In an apparent effort to further stifle Navalny’s movement, Russian security forces on Friday detained Ivan Pavlov, a lawyer defending the FBK in the extremism case.

“I was interrogated as a suspect,” Pavlov told reporters outside a hotel in Moscow. He walked out unguarded and headed to another interrogation with Russia’s Investigative Committee.

Security forces also raided the office of Pavlov’s legal team in St Petersburg, his colleagues said on social media.

Pavlov, who specialises in treason, espionage and other sensitive cases, said he had been accused of disclosing classified information relating to a continuing investigation against one of his clients, former journalist Ivan Safronov.

The offence is punishable by up to three months in jail, Pavlov’s legal team said.

Kremlin spokesman Dmitry Peskov denied having any knowledge of the arrest.

“We don’t have any information, we don’t know the reason for the arrest and how it happened, what this lawyer is accused of,” he said.

On Thursday, Pavlov represented Navalny’s FBK in a Moscow court hearing convened to consider the extremism case.

The hearing was held behind closed doors as authorities say the case contains classified information.

Putin a ‘thieving king’

Navalny also appeared in court on Thursday, albeit in a different Moscow court via video link, as part of a separate hearing.

He looked gaunt and drained after ending a weeks-long hunger strike.

Navalny began the strike in protest against prison authorities who he claims failed to provide him with proper medical care after he complained of illness.

He used his virtual appearance at the hearing, which was linked to his appeal against a defamation case, to launch a verbal attack against President Vladimir Putin.

He accused the leader of trying to “rob” Russia’s people and turn them into “slaves” in a bid to rule the vast country “forever”, likening him to a “thieving king”.

“I want to tell the dear court that your king is naked,” said Navalny, who ended his 24-day hunger strike last week.

“Already millions of people are screaming about it.

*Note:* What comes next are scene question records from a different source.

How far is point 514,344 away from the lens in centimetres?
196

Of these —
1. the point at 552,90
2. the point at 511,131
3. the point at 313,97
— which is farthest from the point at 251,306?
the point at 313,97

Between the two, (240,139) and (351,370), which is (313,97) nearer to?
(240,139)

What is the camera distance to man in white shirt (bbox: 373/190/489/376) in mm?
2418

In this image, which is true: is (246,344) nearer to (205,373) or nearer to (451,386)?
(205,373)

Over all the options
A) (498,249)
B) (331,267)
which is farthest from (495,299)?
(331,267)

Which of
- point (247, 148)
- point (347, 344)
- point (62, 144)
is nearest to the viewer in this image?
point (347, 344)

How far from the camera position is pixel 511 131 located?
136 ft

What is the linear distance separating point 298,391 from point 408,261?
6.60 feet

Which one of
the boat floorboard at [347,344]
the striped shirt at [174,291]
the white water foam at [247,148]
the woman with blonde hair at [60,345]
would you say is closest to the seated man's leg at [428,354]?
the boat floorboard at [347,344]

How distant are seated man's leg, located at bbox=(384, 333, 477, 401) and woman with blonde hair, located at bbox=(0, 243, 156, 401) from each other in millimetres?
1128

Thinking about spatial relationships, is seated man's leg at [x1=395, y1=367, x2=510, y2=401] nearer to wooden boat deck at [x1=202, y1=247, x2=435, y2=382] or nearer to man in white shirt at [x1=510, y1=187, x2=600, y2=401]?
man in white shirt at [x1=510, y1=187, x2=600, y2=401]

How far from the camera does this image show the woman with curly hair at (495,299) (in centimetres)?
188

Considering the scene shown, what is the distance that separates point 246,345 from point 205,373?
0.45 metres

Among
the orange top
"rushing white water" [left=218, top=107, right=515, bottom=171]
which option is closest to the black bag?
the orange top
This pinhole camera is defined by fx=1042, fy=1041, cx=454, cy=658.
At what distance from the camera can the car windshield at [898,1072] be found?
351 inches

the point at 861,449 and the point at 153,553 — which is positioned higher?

Twenty years of incompetent governing have led to the following result; there is a crown slipping from his ears, there are lies on TV, we have spent trillions of rubles and our country continues to slide into poverty.”

Navalny’s hearing was over the conviction handed to him in February for allegedly insulting a World War II veteran. He has dismissed the case as politically motivated.

The Kremlin critic is currently serving a two and a half year jail sentence handed to him in February for alleged parole violations of a 2014 embezzlement conviction, which he has also dismissed as fabricated.

He was initially arrested in January upon his return to Russia from Germany, where he spent five months recovering from a nerve agent poisoning that he blames on the Kremlin.

His imprisonment led to anti-government protests that were the biggest public show of defiance against Moscow in recent years.

Russian authorities deny any involvement in the nerve agent incident and have questioned whether Navalny was even poisoned.